§ **Extrahierter Text**:
※ ※ ※

Preissteigerungen und Lieferstopps Wie die Glasbläserstadt Lauscha mit der Gaskrise umgeht
Hauptinhalt
Der Lauschaer Christbaumschmuck steht auf der Liste des Immateriellen Kulturerbes. Doch nun bringt der explodierende Gaspreis viele Kunsthandwerker in Schwierigkeiten. Mögliche Lieferstopps von russischer Seite könnten für weitere Probleme sorgen.

Lauscha und das Glas, das ist nicht auseinander zu denken. Auf der Straße des Friedens, die sich quer durchs Städtchen zieht, reiht sich ein Glasgeschäft ans Nächste. In einem sitzt Andreas Tresselt an der Werkbank, vor sich ein Brenner mit weiß-blauer Flamme. Der Glasbläsermeister hält eine Art Trinkhalm aus rotem Glas drüber und bläst in das Stäbchen hinein, bis sich langsam eine Kugel bildet: "Man sieht es sofort, neben dem Glas sind Gas, Luft und Sauerstoff für uns die wichtigsten Arbeitsstoffe. Sprich – ohne Gas geht bei uns hier gar nichts."
Seit über 30 Jahren arbeitet Tresselt als Glasbläser in Lauscha, er formt kunstvolle Christbaumkugeln, Glasinsekten, Glasvasen, und Trinkgläser. Ein Job zum Reichwerden war das nie – so hart wie heute war es aber auch nie. Der Gasabschlag hat sich seit Jahresbeginn verdoppelt, da noch schwarze Zahlen zu schreiben, ist kompliziert. Mürbe macht ihn auch, dass völlig unklar ist, was in den kommenden Wochen und Monaten passieren wird: "Stellen die jetzt den Gashahn ab, oder stellen sie ihn nicht ab? Kann man es noch bezahlen, oder kann man es nicht mehr bezahlen? Da ist halt eine große Unsicherheit. Und niemand kann klare Auskunft dazu geben."
Ohne Gas gehen die Öfen aus
So ähnlich geht es vielen in Lauscha. 7.000 Menschen in der Region hängen direkt vom Glas ab, sei es in der Industrie, oder im Kunsthandwerk. Auch in der benachbarten Farbglashütte, wo unter anderem Rohware für Glasbläser wie Tresselt hergestellt wird, ist die Unsicherheit groß. Der Glasofen des Mittelstandsbetriebs wurde vorzeitig in die Sommerpause versetzt, um Kosten zu sparen, denn hier haben sich die Gaspreise verfünffacht. Wann der Ofen wieder angefahren wird, ist noch offen.

※ ※ ※

§ **Datensatzinhalt**:
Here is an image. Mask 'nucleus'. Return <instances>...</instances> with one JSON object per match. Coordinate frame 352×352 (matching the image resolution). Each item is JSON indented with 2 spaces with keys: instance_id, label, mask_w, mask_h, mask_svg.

※ ※ ※

§ **Kurze Übung A**: Übersetze den Satz „7.000 Menschen in der Region hängen direkt vom Glas ab, sei es in der Industrie, oder im Kunsthandwerk.“ aus dem Text über Lauscha ins Englische.
§ **Kurze Übung B**: Wie stark sind die Gaspreise für die benachbarte Farbglashütte laut dem Text über Lauscha gestiegen?
§ **Kurze Übung C**: Führe den Text über die Glasbläserstadt Lauscha im Anschluss an seinen letzten Satz fort.
Die Daten stammen aus einer anderen Quelle als der Text.

§ **Ausgabe A**: 7,000 people in the region depend directly on glass, whether in industry or in crafts.

§ **Ausgabe B**: Die Gaspreise haben sich dort verfünffacht.

§ **Ausgabe C**:
Es müsse vor allem sicher gestellt werden, dass die Gasversorgung stabil bleibe, sagt Vertriebsleiter René Seifferth: "Für uns dreht sich alles um den Notfallplan Gas. Offiziell stand in den Medien, dass die Glaskeramikindustrie auch zum geschützten Bereich gehört und nur in letzter Konsequenz abgeschaltet werden soll. Wie das aber mit uns als Glashersteller für Kulturtradition ist, der keine lebensnotwendigen Produkte macht, weiß ich gar nicht zu sagen."
Suche nach Alternativen zum Gas
Die Glasherstellung ist ein langwieriger Prozess, ein Ofen braucht mehrere Tage, bis er die richtige Temperatur zum Produzieren erreicht hat. Bleibt nach dem Anheizen plötzlich das Gas weg, bleibt der Betrieb auf Tausenden Euro Energiekosten sitzen. So wartet man bei der Farbglashütte derzeit lieber ab, in der Hoffnung, dass sich die Situation doch wieder bessert. Größere Betriebe aus dem Industriebereich versuchen dagegen, vom Gas wegzukommen, das Stichwort heißt "Dekarbonisierung".
"Auf der Bauplanungsebene werden wir gerade mit ersten Überlegungen von Glasherstellern konfrontiert, die versuchen, ihre energetische Situation zu verbessern, in dem sie andere Energieträger ins Spiel bringen", erzählt Lauschas Bürgermeister Norbert Zitzmann. "Wir stehen dem sehr offen gegenüber und wollen versuchen, soweit es in unserer Macht steht, Planungsverfahren hier so schnell als möglich abzuschließen."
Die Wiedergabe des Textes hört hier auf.